(GIVEN DATA Opens)

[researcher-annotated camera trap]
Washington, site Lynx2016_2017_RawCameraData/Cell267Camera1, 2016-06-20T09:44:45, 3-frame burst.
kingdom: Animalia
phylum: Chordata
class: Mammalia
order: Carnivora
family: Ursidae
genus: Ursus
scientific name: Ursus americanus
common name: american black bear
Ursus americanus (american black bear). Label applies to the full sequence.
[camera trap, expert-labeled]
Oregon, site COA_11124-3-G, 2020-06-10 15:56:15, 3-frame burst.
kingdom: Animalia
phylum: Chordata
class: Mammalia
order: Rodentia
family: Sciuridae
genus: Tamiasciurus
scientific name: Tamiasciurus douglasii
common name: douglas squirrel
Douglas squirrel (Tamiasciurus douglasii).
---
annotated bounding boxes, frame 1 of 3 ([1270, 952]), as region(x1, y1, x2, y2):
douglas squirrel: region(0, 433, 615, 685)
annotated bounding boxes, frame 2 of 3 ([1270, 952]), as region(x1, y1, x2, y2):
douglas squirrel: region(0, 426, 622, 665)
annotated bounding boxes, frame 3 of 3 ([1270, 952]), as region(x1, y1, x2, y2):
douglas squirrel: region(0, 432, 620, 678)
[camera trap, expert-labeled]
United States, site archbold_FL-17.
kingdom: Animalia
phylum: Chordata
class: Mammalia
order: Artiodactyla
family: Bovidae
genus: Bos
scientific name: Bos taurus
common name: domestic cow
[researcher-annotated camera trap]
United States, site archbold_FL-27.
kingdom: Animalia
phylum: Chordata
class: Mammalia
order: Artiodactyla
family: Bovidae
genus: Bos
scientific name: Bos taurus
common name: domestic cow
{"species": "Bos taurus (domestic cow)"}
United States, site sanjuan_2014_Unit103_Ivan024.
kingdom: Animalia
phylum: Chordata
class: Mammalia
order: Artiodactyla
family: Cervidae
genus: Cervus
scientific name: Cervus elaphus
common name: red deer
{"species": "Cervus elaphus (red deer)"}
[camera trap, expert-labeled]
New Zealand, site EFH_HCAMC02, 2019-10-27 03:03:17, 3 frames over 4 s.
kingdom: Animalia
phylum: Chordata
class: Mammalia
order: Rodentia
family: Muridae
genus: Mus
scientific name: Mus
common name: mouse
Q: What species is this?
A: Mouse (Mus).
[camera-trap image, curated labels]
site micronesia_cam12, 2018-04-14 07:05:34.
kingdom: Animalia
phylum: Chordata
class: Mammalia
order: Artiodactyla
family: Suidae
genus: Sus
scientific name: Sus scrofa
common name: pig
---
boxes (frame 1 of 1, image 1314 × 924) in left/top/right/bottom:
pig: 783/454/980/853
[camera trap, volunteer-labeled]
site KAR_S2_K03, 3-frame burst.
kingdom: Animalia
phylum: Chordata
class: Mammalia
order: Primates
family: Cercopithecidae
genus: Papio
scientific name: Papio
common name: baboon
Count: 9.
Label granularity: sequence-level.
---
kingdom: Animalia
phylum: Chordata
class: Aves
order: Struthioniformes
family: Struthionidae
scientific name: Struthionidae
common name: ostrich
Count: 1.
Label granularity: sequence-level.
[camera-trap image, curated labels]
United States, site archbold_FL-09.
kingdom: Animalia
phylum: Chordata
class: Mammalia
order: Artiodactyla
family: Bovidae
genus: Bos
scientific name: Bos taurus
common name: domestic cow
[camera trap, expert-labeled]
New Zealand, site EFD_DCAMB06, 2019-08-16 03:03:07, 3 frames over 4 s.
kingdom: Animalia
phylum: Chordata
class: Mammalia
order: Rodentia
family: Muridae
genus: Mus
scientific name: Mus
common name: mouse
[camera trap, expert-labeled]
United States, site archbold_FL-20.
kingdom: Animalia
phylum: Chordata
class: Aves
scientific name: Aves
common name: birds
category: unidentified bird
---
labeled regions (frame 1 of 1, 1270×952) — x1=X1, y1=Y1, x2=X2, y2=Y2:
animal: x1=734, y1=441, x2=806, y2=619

(GIVEN DATA Closes)

→ **TASK TO COMPLETE**
Looking at the data above, how many lines hold the word "Zealand"? Respond with the number alone.

→ **REPLY**
2